IMPORTANCE: While a high risk of nonmelanoma skin cancer is well recognized in solid-organ transplant recipients, the risk of skin cancer in hematopoietic stem-cell transplant (HSCT) recipients has not been extensively studied.

OBJECTIVE: To determine the risk of cutaneous cancer in HSCT recipients and compare it with the risk in renal transplant recipients (RTRs) and individuals who have not received any transplant.

DESIGN, SETTING, AND PARTICIPANTS: A nationwide population-based cohort study from the Danish National Hospital Register including 3302 patients who underwent HSCT (1007 allogeneic, 2295 autologous) from 1999 through 2014, 4789 RTRs from 1976 through 2014, and 10 age- and sex-matched nontransplanted individuals for each of the groups from the background population. Person-years at risk were calculated from the time of study inclusion until first cutaneous cancer. To compare the risk of skin cancer between transplant recipients and background population, we used a stratified proportional hazard regression model for hazard ratio (HR) estimations. By use of the cumulative incidence, we estimated 5- and 10-year risks of skin cancers. All RTR and HSCT recipients were treated and followed up in specialized hospital departments in Denmark (total population 5.7 million).
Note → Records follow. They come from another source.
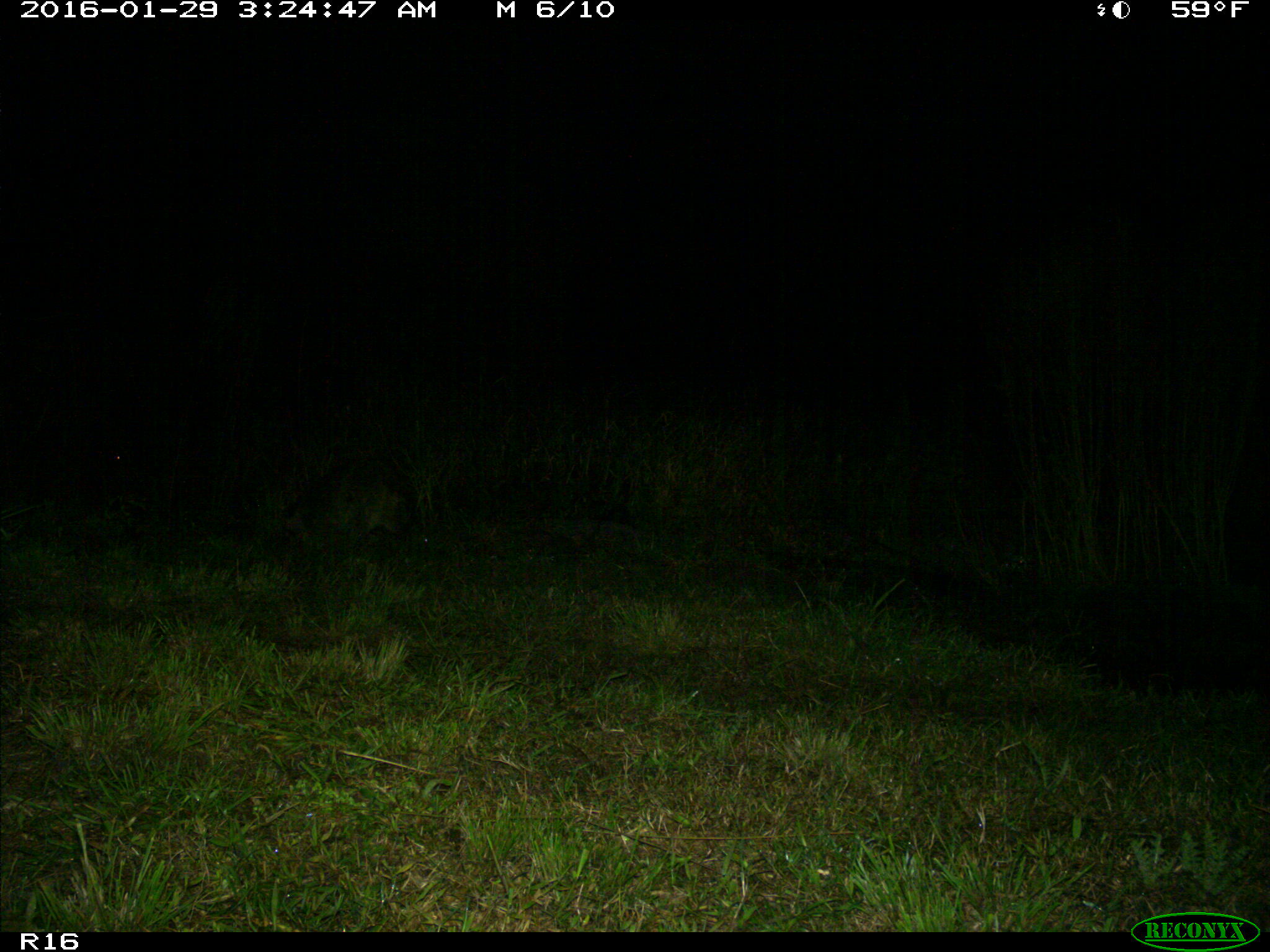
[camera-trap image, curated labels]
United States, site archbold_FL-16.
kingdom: Animalia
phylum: Chordata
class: Mammalia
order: Carnivora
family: Procyonidae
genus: Procyon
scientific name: Procyon lotor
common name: common raccoon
Procyon lotor (common raccoon).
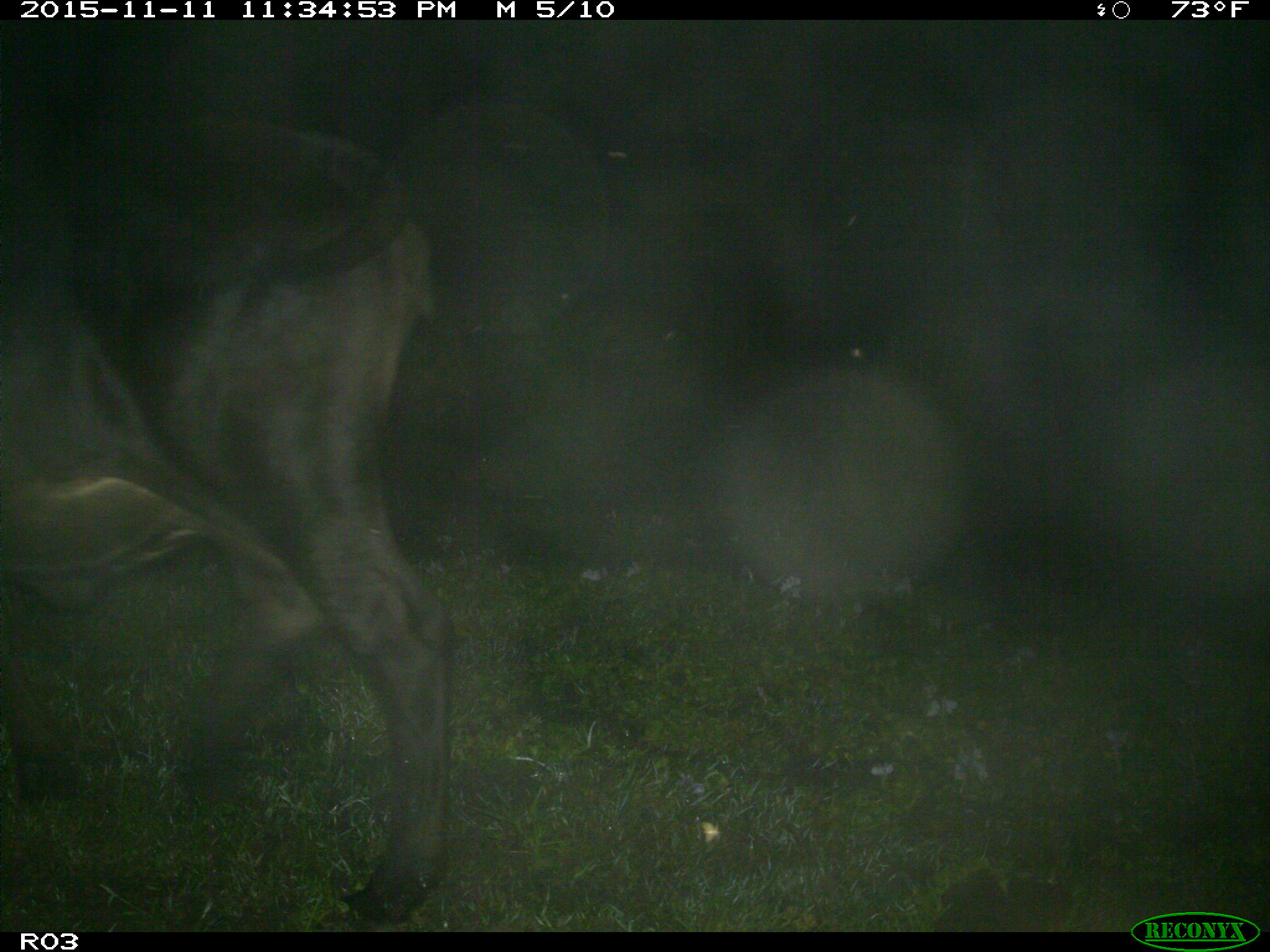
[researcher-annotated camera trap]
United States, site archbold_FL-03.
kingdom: Animalia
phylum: Chordata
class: Mammalia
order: Artiodactyla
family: Bovidae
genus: Bos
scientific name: Bos taurus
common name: domestic cow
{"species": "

MAIN OUTCOMES AND MEASURES: Primary outcomes were time to first appearance of basal cell carcinoma (BCC), squamous cell carcinoma (SCC), or malignant melanoma (MM) and comparative risk estimates of cutaneous cancers in HSCT recipients and RTRs. The hypothesis was tested during data collection.

RESULTS: Allogeneic HSCT recipients had an increased risk of BCC, SCC, and MM, with respective HRs of 3.1 (95% CI, 1.9-5.2), 18.3 (95% CI, 4.1-81.8), and 5.5 (95% CI, 1.7-17.7) compared with the background population. Compared with RTRs, allogeneic HSCT recipients had a 3-fold higher risk of MM. The risk of BCC after allogeneic HSCT was seen only in patients conditioned with total-body irradiation (HR, 3.9 [95% CI, 2.6-6.8]). The risk of BCC was similar for allogeneic HSCT recipients and RTRs, while the risk of SCC was highest for RTRs. Autologous HSCT recipients had no increased risk of skin cancer.

CONCLUSIONS AND RELEVANCE: Allogeneic HSCT recipients have an increased risk of BCC, SCC, and MM. Total-body irradiation was a major determinant for BCC. Our findings indicate the relevance of dermatologic follow-up in HSCT recipients.